§ Requirement: Restate exactly, and only, the lines spanning from the one with "kingdom: Animalia" to the end of the records below.

§ Entries provided:

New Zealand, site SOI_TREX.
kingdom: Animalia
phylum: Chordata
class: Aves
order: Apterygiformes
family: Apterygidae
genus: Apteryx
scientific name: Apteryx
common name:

§ Finished task:
kingdom: Animalia
phylum: Chordata
class: Aves
order: Apterygiformes
family: Apterygidae
genus: Apteryx
scientific name: Apteryx
common name:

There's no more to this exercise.